Driven by patriotic zeal, Mark returned to Nigeria from self-exile in 1998 and immediately responded to the yearnings and promptings by his people, contested for the Senate, upon which he was elected as the senator for Benue South Senatorial District in 1999 on the platform of the Peoples Democratic Party (PDP). As evidence of the love his people have for him, he was re-elected in 2003, 2007, 2011, 2015 and 2016.

Mark’s tenure as Senate President (2007 to 2015) was characterised by parliamentary stability, harmonious relationship with other arms of government, particularly the executive, without compromising its statutory powers of checks and balances as well as parliamentary interventions to complex national challenges. His survival as Senate President for eight uninterrupted years where others before him failed, and when he was not given a whiff of a chance to survive the murky political waters, is a study in political brinkmanship.
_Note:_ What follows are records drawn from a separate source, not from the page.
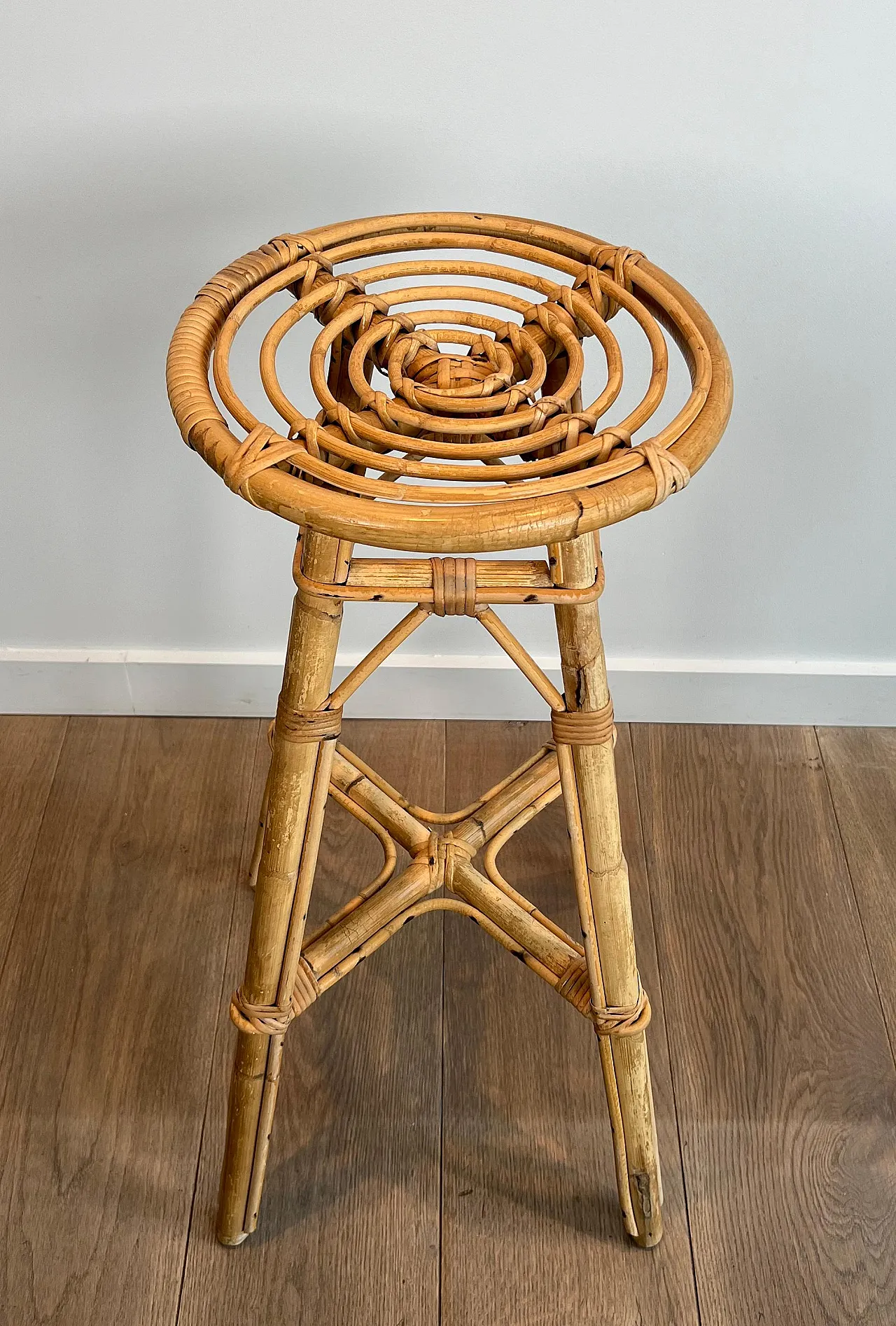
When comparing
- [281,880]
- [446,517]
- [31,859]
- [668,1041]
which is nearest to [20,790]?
[31,859]

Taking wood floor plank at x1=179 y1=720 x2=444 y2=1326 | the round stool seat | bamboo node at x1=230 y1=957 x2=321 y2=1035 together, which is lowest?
wood floor plank at x1=179 y1=720 x2=444 y2=1326

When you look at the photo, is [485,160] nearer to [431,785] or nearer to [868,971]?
[431,785]

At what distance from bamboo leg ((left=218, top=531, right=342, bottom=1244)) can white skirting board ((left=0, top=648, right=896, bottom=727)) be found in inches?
21.3

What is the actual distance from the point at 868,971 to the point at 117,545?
0.92 m

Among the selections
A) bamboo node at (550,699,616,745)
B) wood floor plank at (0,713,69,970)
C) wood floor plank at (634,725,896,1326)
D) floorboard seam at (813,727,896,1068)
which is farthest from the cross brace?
wood floor plank at (0,713,69,970)

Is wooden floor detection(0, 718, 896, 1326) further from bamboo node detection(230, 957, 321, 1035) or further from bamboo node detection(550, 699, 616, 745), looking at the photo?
bamboo node detection(550, 699, 616, 745)

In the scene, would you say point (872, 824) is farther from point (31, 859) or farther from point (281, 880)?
point (31, 859)

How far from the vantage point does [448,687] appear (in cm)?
137

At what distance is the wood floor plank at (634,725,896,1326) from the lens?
0.95 metres

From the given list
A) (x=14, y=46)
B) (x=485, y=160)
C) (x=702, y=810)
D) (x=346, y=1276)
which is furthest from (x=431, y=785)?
(x=14, y=46)

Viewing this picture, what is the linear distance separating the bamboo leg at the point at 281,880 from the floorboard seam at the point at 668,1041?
372 millimetres

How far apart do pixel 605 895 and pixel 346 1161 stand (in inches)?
15.6

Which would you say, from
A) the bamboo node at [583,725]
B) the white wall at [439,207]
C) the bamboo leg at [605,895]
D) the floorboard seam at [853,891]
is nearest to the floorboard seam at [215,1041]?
the white wall at [439,207]

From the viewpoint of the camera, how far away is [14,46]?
3.03 ft
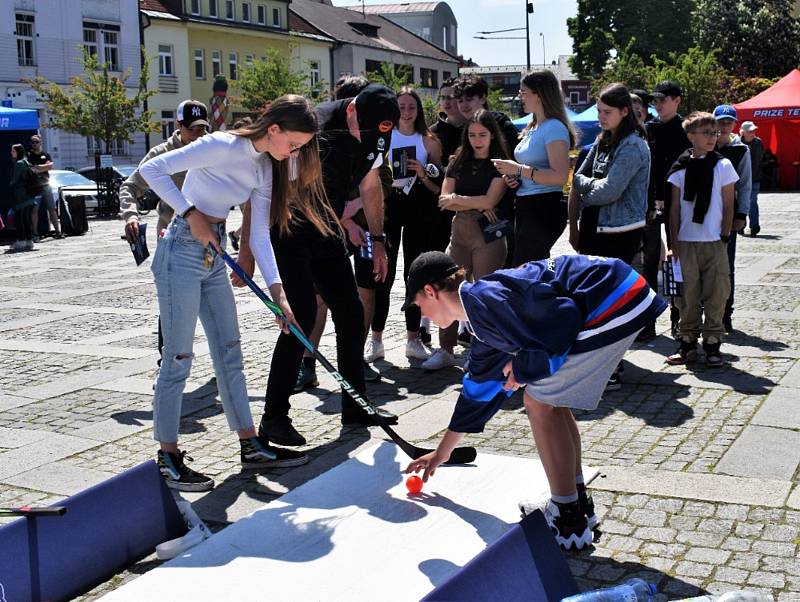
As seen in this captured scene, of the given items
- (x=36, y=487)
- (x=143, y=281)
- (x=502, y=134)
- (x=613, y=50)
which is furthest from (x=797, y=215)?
(x=613, y=50)

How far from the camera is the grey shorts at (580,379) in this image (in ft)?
11.8

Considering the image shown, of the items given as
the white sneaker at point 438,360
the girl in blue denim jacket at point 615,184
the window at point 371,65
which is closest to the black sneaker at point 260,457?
the white sneaker at point 438,360

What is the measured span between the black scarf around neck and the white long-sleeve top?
334 centimetres

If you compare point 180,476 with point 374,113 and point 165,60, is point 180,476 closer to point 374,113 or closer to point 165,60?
point 374,113

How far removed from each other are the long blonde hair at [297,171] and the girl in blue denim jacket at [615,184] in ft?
6.32

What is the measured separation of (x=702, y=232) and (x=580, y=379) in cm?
360

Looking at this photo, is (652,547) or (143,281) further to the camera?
(143,281)

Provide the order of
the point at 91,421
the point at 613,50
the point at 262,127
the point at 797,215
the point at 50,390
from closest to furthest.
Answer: the point at 262,127 < the point at 91,421 < the point at 50,390 < the point at 797,215 < the point at 613,50

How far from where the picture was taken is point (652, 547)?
12.5 ft

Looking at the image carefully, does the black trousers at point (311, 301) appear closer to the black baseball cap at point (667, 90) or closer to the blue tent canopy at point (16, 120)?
the black baseball cap at point (667, 90)

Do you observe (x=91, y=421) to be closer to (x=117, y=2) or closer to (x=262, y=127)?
(x=262, y=127)

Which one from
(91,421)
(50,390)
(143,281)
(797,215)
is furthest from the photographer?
(797,215)

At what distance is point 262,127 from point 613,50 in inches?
2342

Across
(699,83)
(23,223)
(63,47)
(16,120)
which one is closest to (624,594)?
(23,223)
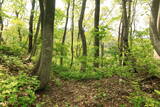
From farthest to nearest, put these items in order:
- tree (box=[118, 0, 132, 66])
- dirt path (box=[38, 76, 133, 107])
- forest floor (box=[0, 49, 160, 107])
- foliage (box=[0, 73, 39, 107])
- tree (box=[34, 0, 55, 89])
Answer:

Of particular reference was Mark’s success in using the Senate in 2007 as a consultation platform to reach stakeholders in the crisis-ridden Niger Delta region and laid the grounds for the resolution of issues that led to armed struggles in the area. The success of the Amnesty Programme by the President Umaru Yar’Adua’s administration to stabilise the oil-bearing Niger Delta region was principally made possible by the successful interventions in the area on account of Mark’s led Senate Retreat in Port Harcourt, Rivers State in 2007.

Worthy of note is the fact that Mark was able to reengineer the Senate and, of course, the National Assembly to its first successful amendment of the Constitution of the Federal Republic of Nigeria since the return of democracy in 1999. His understanding of political exigencies, exceptional display of administrative dexterity earned him the sobriquet Mr Stability for stabilising the Senate and indeed, the National Assembly and making the legislature the epicentre for harmonious interplay among the three arms of governments.

Even at age 72 and out of government, Senator Mark had no oars to rest on. He has kept his words to continue to be at the forefront in contributing to the wellbeing and the development of the country. He has continued to provide direction for leaders on complex national issues. His recent campaign against the Coronavirus pandemic, urging all hands to be on deck for a total battle against the COVID-19, further showcased his undying commitment towards the good of the nation.

He has remained constant like the proverbial Northern star. Recall that in 2015 when his party, the PDP, lost at the federal level and virtually all the big wigs in the party defected to the rival All Progressives Congress (APC), Senator Mark, against all promptings, insisted that he will not leave the PDP and that he will be the last man standing. He posited then that those who ran away on account of PDP’s misfortune would make U-turn when things turn around. Events afterwards preceding the 2019 general elections proved that Senator Mark, like a prophet, saw tomorrow.

Indeed, Mark’s place as a patriot, a true nationalist and one of the most outstanding contemporary leading lights of our nation is unarguably secured in our national annals. He remains a fine democrat and icon of parliamentary excellence; a man of patriotic vigour without vanity, strength without insolence and who has amply proven that the very essence of public office is using the privileges and opportunities therewith for the wellbeing of all.